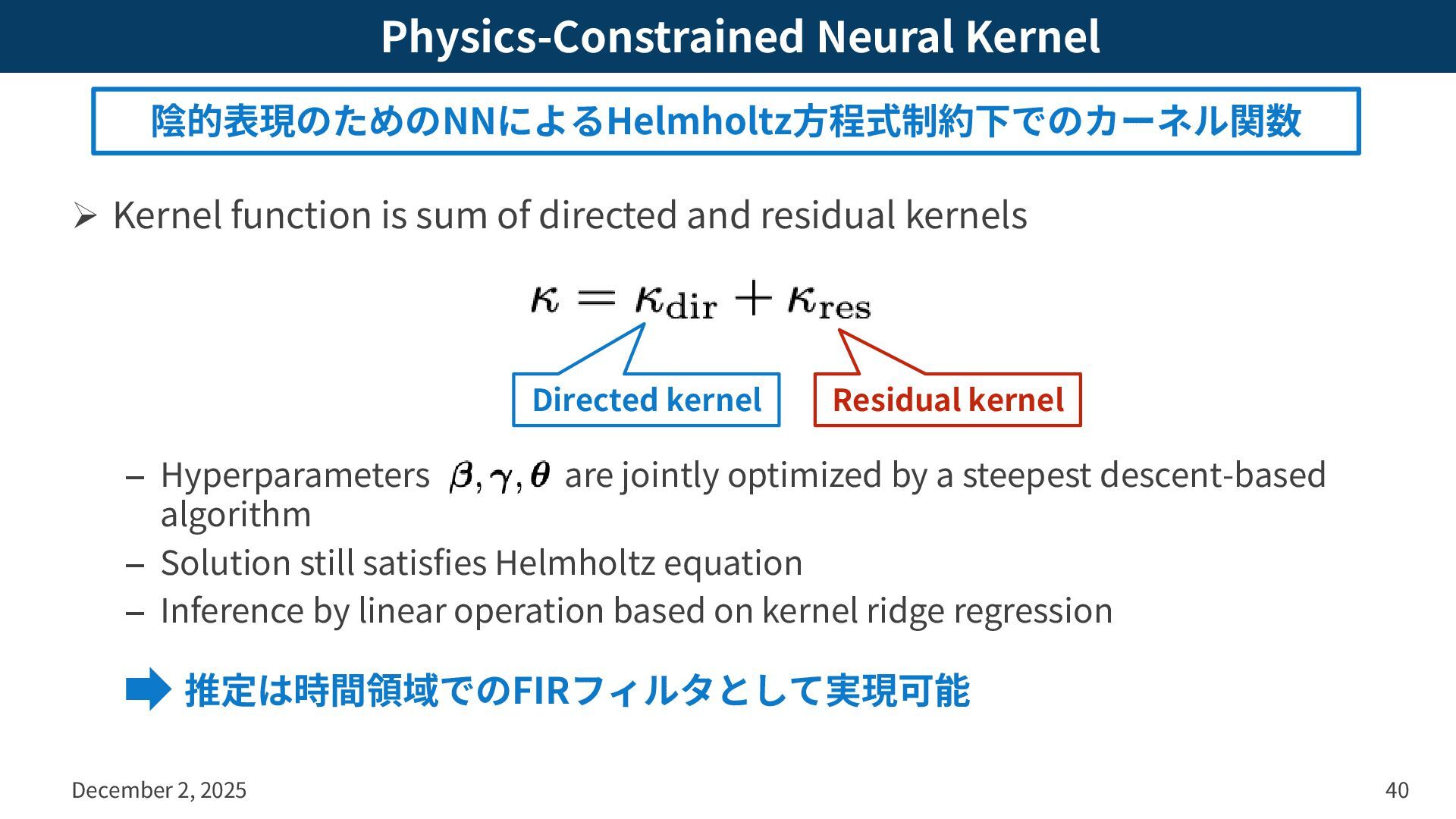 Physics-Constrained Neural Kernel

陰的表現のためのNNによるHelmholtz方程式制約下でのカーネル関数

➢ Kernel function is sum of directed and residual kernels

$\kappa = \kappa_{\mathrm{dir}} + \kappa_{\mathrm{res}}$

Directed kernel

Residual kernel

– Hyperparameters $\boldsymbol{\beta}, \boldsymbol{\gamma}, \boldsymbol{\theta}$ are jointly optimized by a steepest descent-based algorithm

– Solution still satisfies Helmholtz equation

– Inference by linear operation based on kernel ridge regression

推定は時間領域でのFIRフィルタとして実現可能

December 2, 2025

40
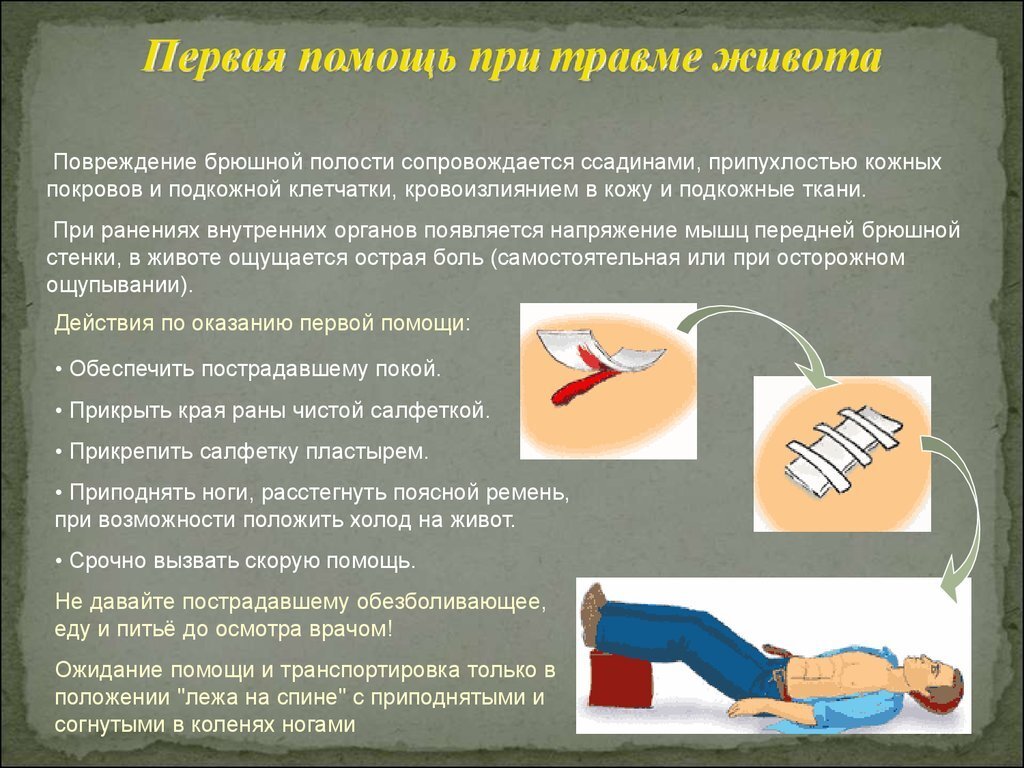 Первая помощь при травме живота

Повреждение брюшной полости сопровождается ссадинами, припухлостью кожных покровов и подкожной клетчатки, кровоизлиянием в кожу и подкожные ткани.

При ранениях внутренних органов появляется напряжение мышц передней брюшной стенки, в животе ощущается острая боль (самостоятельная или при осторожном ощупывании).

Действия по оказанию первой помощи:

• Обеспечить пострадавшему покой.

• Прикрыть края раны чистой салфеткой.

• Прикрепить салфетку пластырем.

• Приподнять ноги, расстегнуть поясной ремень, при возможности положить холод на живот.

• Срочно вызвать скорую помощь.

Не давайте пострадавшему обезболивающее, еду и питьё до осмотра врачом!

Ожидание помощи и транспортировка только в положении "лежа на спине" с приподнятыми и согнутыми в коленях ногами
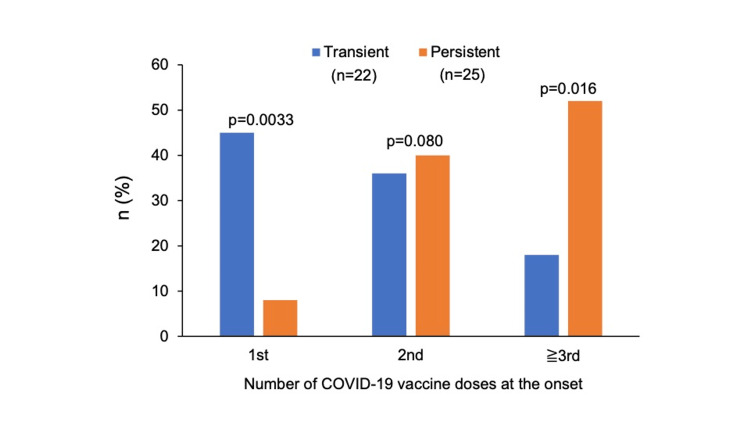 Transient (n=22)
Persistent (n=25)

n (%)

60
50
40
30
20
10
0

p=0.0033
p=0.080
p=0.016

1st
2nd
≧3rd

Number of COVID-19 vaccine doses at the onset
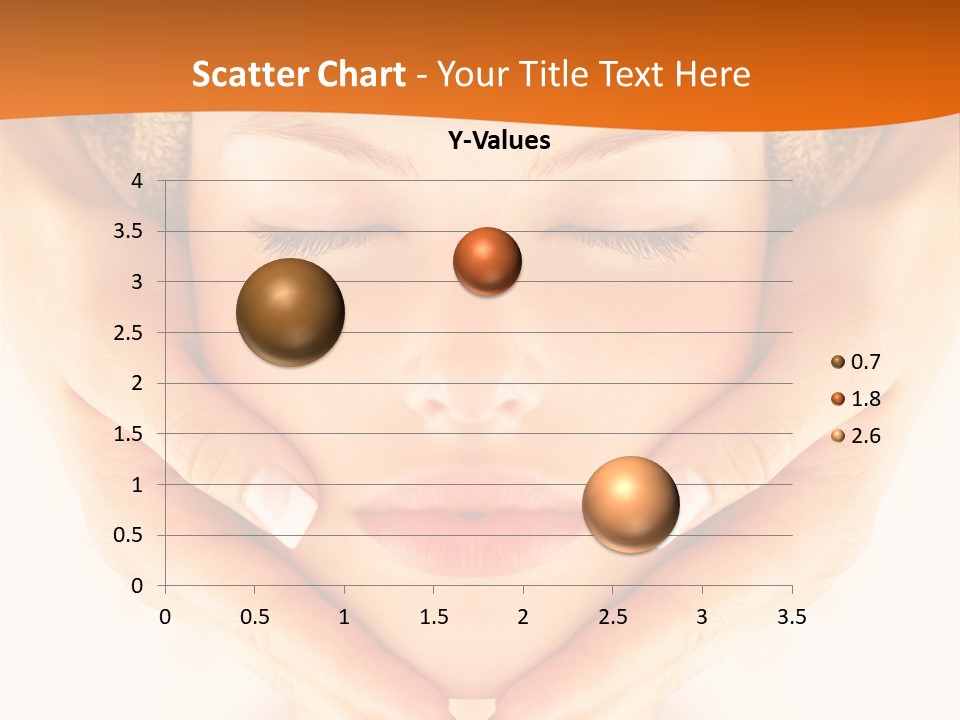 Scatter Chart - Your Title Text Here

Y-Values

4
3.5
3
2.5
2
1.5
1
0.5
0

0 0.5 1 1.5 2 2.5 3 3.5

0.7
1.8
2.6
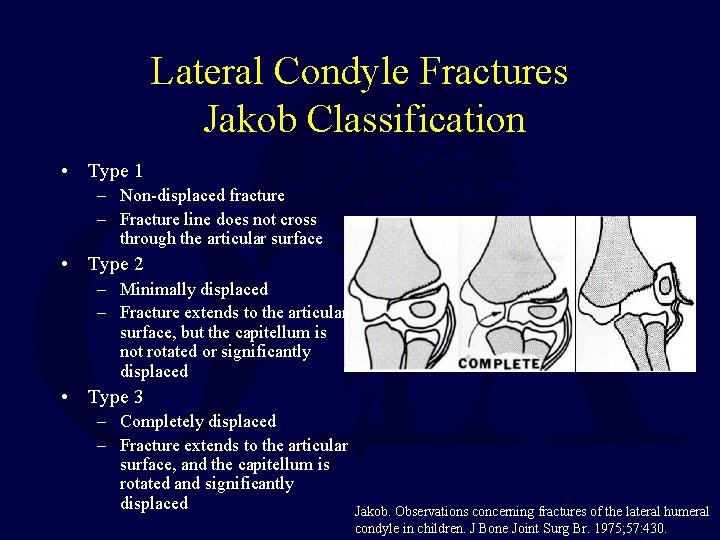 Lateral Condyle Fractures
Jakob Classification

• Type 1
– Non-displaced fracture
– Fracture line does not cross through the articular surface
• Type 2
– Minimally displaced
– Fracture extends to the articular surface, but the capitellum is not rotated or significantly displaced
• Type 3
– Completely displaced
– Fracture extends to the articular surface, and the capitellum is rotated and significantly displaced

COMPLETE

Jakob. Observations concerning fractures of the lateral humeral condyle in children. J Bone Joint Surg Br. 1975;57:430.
========
§ **Task instructions**: Whenever the word "брюшной" turns up in a line of the listing above, copy the line.

§ **Task answer**:
Повреждение брюшной полости сопровождается ссадинами, припухлостью кожных покровов и подкожной клетчатки, кровоизлиянием в кожу и подкожные ткани.
При ранениях внутренних органов появляется напряжение мышц передней брюшной стенки, в животе ощущается острая боль (самостоятельная или при осторожном ощупывании).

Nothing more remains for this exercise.